“Orlando” merry production explores gender stereotypes

By Ellen Booraem



STONINGTON — No, it’s not about the Orlando night club shootings. Yes, it’s fun.

But “Orlando,” the opening production of the Opera House Arts 2016 season, does temper its lively good humor with serious —and topical — questions about identity and sexuality, to say nothing of what it calls “the spirit of the age.” It’s helpful to our battered souls.

First produced in New York in 2010, “Orlando” is playwright Sarah Ruhl’s adaptation of Virginia Woolf’s 1928 wry, fantastical novel about a young Elizabethan man released from the constraints of time and sexual identity.  We follow him from the reign of Elizabeth I into the 20th century — partway there, he goes to bed as England’s (male) ambassador to Constantinople and wakes up as a woman.
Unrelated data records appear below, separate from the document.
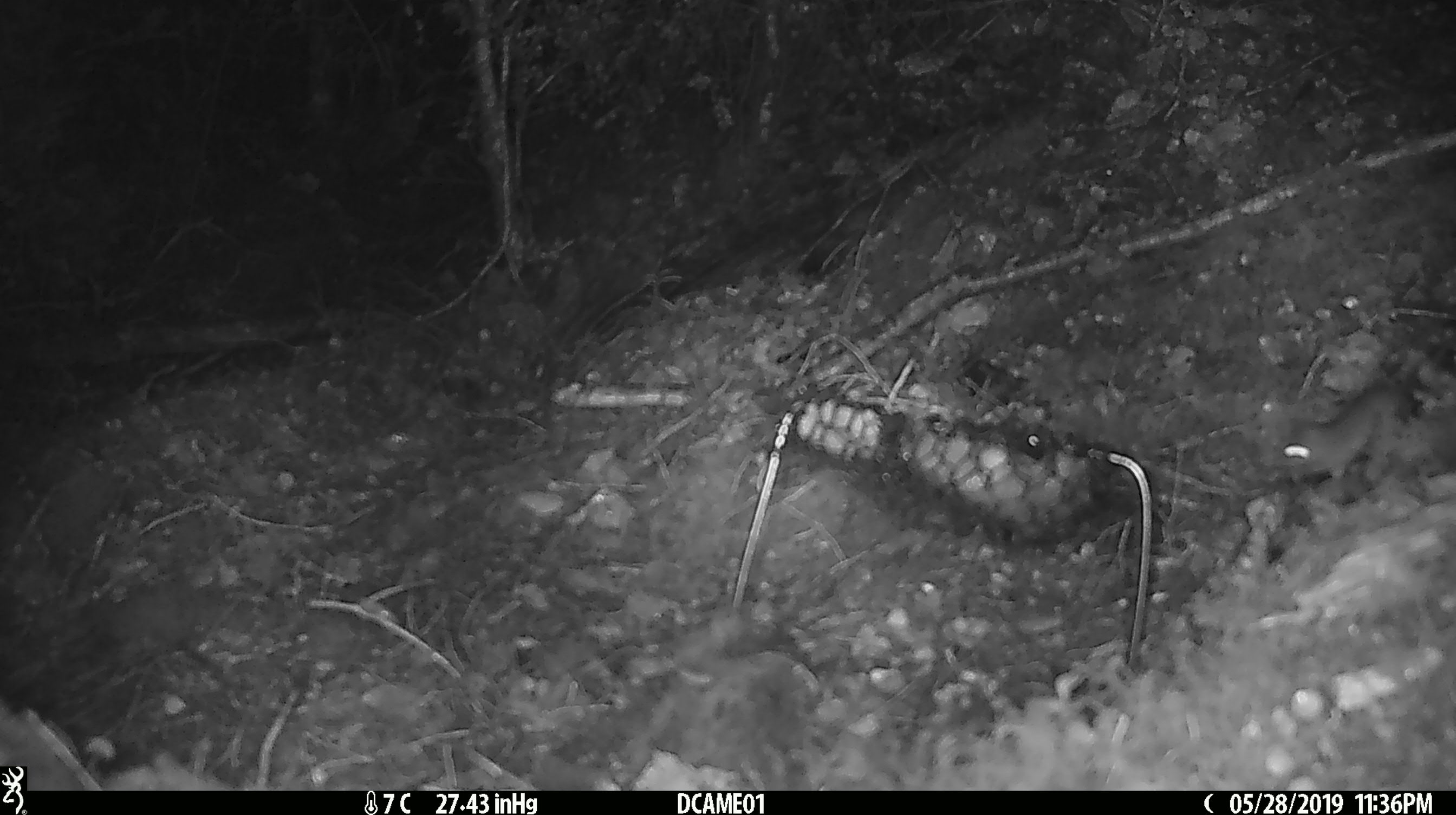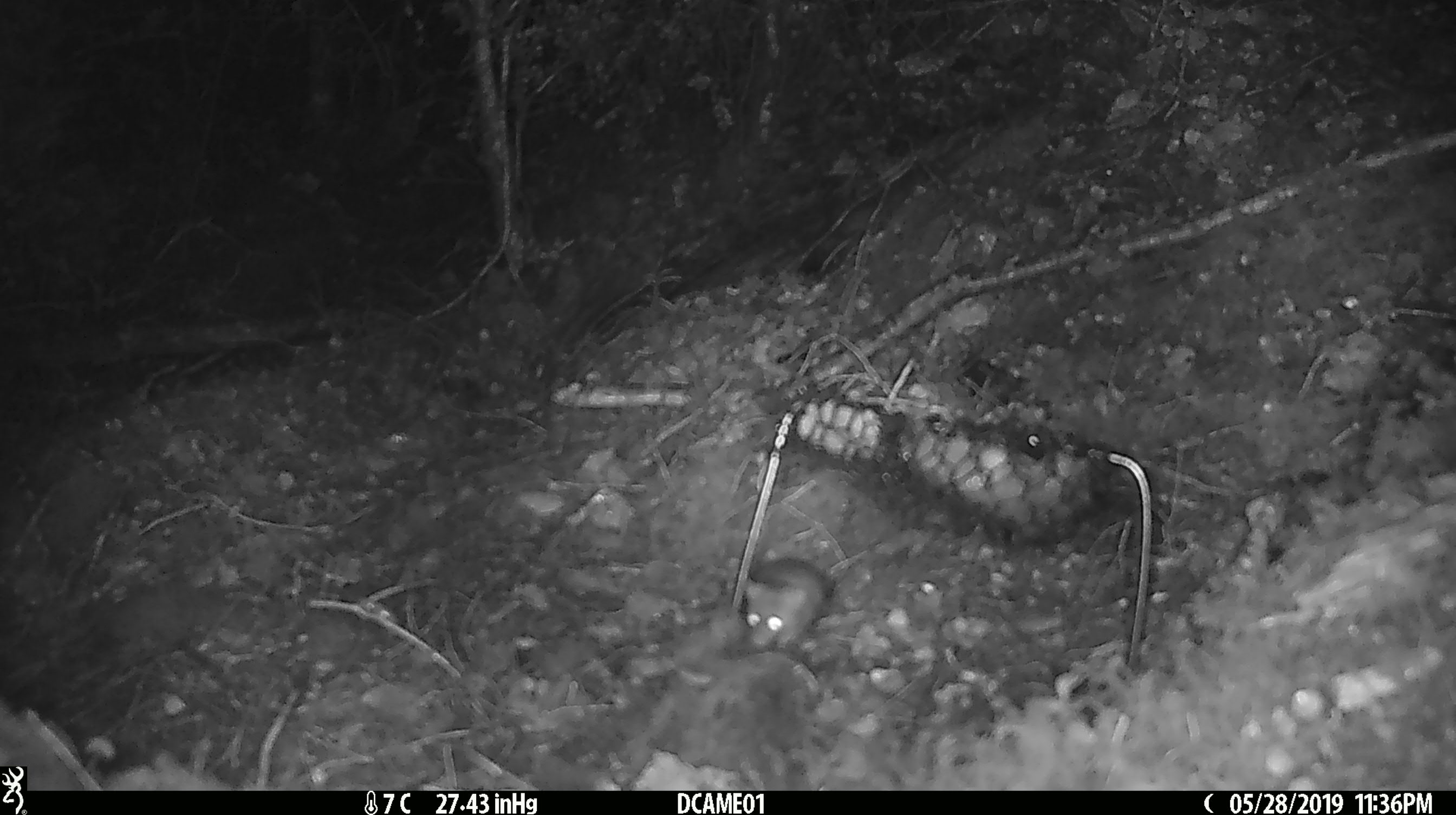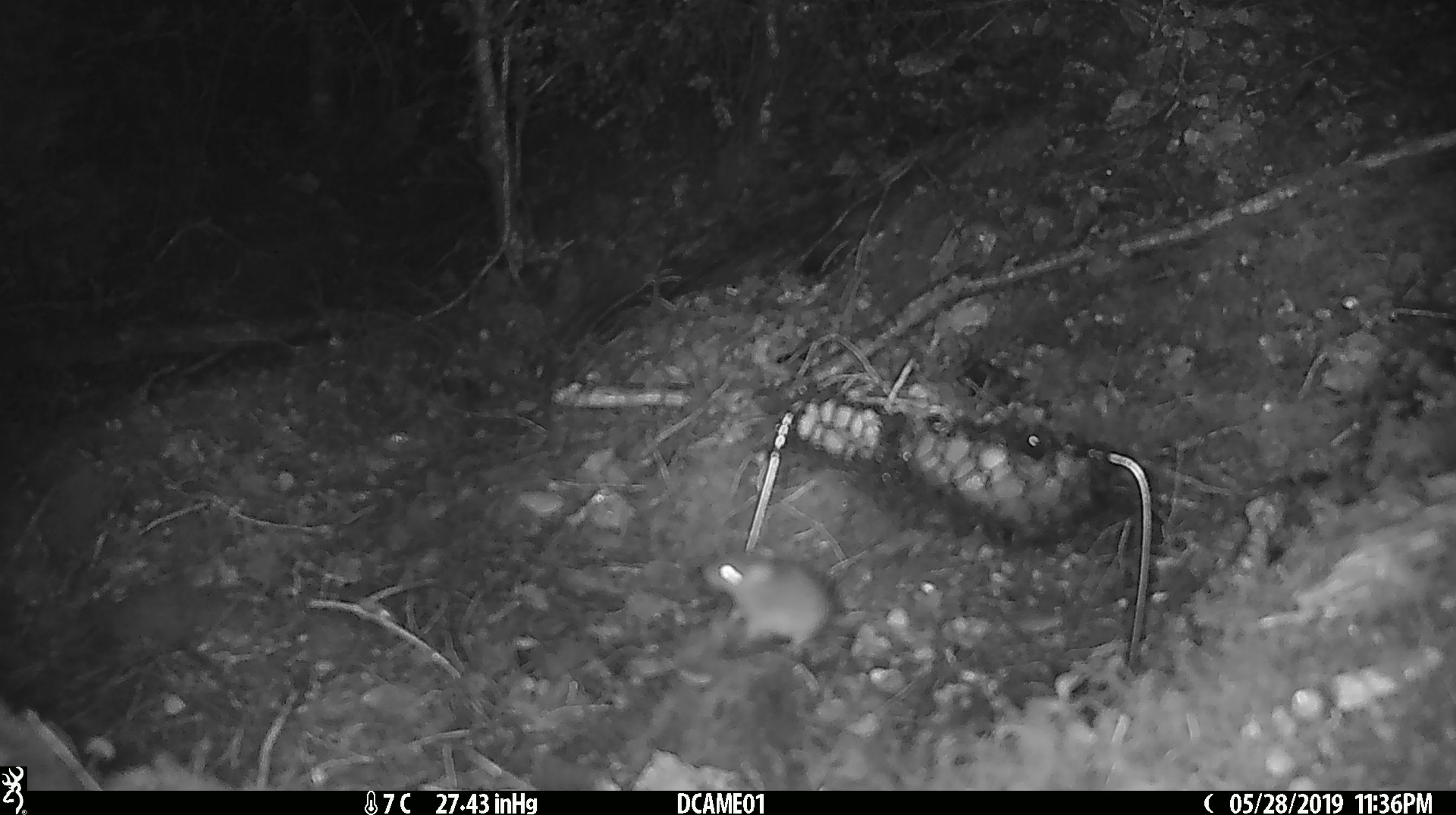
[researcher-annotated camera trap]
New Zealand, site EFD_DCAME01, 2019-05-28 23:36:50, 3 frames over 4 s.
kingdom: Animalia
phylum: Chordata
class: Mammalia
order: Rodentia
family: Muridae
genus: Mus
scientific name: Mus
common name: mouse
Orlando betrays or is betrayed by all manner of ladies and gentlemen before, at last, finding a love that transcends gender.

The play will be at OHA’s Burnt Cove Community Church through July 10.  Performances are Thursday through Sunday at 7 p.m.

This is a play that shouldn’t work. Most of the lines are taken verbatim from Woolf’s novel, which fortunately is her funniest and most accessible. The cast narrates the action as much as having real conversations, and you’d think that device would get old after a while.

It doesn’t, at least not in this production. Once you’re acclimated, the play just keeps getting more wonderful.  Partly that’s because the playwright was ruthless in culling out all but the best of Woolf’s lines and plot elements, setting them in a context that sharpens the humor.

But also critical is the blistering pace set by director Natalya Baldyga — 500 years in 90 minutes, including intermission! — coupled with a talented and crisply professional cast.

As Orlando, Elizabeth Anne Rimar is the only actor with one role. She is splendid, her mobile, expressive face keeping us with her as she skips across centuries and sexes.

We meet her Orlando as a sturdy, glowing 16-year-old boy poet in love with nature and fascinated by death. His transition to womanhood is lovely and telling, as the new Orlando gets used to the pleasures, annoyances and outright indignities of her new gender. She enjoys being cosseted by a sea captain on her voyage home but knows she could no longer rescue herself if she fell overboard in all those skirts.

She arrives home to discover that the court’s about to confiscate her estate on the grounds that she’s a) dead and b) a woman, “which amounts to much the same thing.”

Equally splendid is an inexhaustible “chorus” of three men and one woman, who narrate and play secondary roles regardless of gender. Their identical pink corsets and tights provide the underpinnings for a queen’s robes or a navvy’s jacket depending on the situation.

Jade Guerra is remarkable as Orlando’s chief female love and the man who is her eventual soul-mate, among other roles. Bari Robinson is deft and believable as courtly captain, trusted housekeeper, Shakespeare’s Moor of Venice, and a couple of ditsy society damsels. Jason Martin’s Queen Elizabeth is a campy treat, as are Per Janson’s despicable Romanian archduchess AND archduke.

Ted Simpson’s set is simple but inventive: a moveable platform and ramps that the cast slides around to change scenes. Karen Boyer’s costumes are just as simple and effective, even humorous when required. David Remedios’s sound design —ranging from music to the hissing of skates on ice — is flawlessly executed and essential to the production.

Although there’s little dancing as such, the show’s intricacies demand a skilled choreographer, in this case Daniel McCusker. Whether they’re moving the set pieces around or simulating Orlando’s coach, the cast is always on the move and entertaining to watch.

Virginia Woolf wrote “Orlando” as a love letter to Vita Sackville-West, a poet and noted gardener whose ancestral pile, varied amours and gender-crossing wardrobe mirrored Orlando’s.  Both book and play explore what it is about us that is constant and essential, surviving change and the strictures of society.

“Orlando” is the first of this summer’s four major staged productions touching on that theme, Meg Taintor, OHA’s producing artistic director, says in her program notes. “As we programmed the season,” she writes, “we started with a single question: When the world is radically changing around you, how do you hold fast to who you are, but also survive the change?”

That does seem to be the question of our times. Watching OHA explore it this summer will be a pleasure.